**Problem requirements:**
In the copy, keep every line below as it is and leave out the pictures.

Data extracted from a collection
════════════════
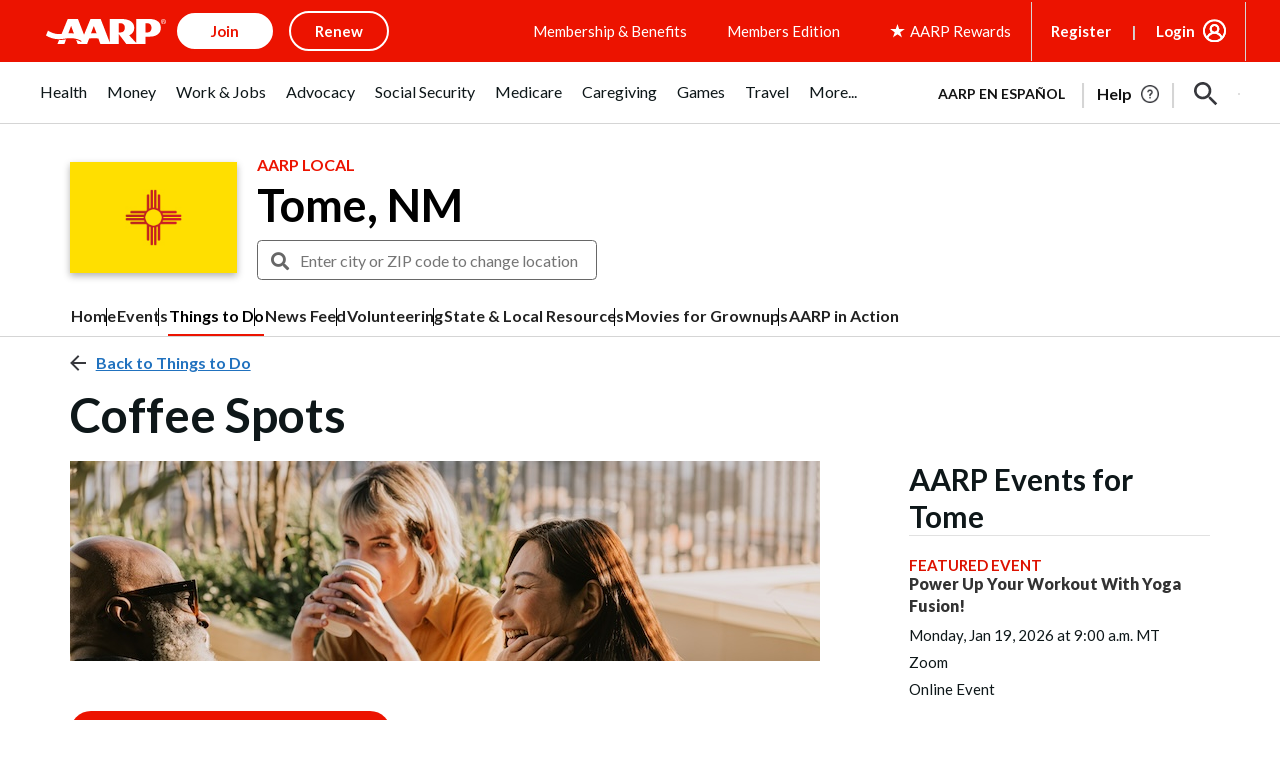

--- FILE ---
content_type: text/html; charset=utf-8
request_url: https://www.google.com/recaptcha/api2/aframe
body_size: 250
content:
<!DOCTYPE HTML><html><head><meta http-equiv="content-type" content="text/html; charset=UTF-8"></head><body><script nonce="XXCITFUkYUxYTi-10uUPjg">/** Anti-fraud and anti-abuse applications only. See google.com/recaptcha */ try{var clients={'sodar':'https://pagead2.googlesyndication.com/pagead/sodar?'};window.addEventListener("message",function(a){try{if(a.source===window.parent){var b=JSON.parse(a.data);var c=clients[b['id']];if(c){var d=document.createElement('img');d.src=c+b['params']+'&rc='+(localStorage.getItem("rc::a")?sessionStorage.getItem("rc::b"):"");window.document.body.appendChild(d);sessionStorage.setItem("rc::e",parseInt(sessionStorage.getItem("rc::e")||0)+1);localStorage.setItem("rc::h",'1768701505009');}}}catch(b){}});window.parent.postMessage("_grecaptcha_ready", "*");}catch(b){}</script></body></html>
════════════════
**Worked solution:**
--- FILE ---
content_type: text/html; charset=utf-8
request_url: https://www.google.com/recaptcha/api2/aframe
body_size: 250
content:
<!DOCTYPE HTML><html><head><meta http-equiv="content-type" content="text/html; charset=UTF-8"></head><body><script nonce="XXCITFUkYUxYTi-10uUPjg">/** Anti-fraud and anti-abuse applications only. See google.com/recaptcha */ try{var clients={'sodar':'https://pagead2.googlesyndication.com/pagead/sodar?'};window.addEventListener("message",function(a){try{if(a.source===window.parent){var b=JSON.parse(a.data);var c=clients[b['id']];if(c){var d=document.createElement('img');d.src=c+b['params']+'&rc='+(localStorage.getItem("rc::a")?sessionStorage.getItem("rc::b"):"");window.document.body.appendChild(d);sessionStorage.setItem("rc::e",parseInt(sessionStorage.getItem("rc::e")||0)+1);localStorage.setItem("rc::h",'1768701505009');}}}catch(b){}});window.parent.postMessage("_grecaptcha_ready", "*");}catch(b){}</script></body></html>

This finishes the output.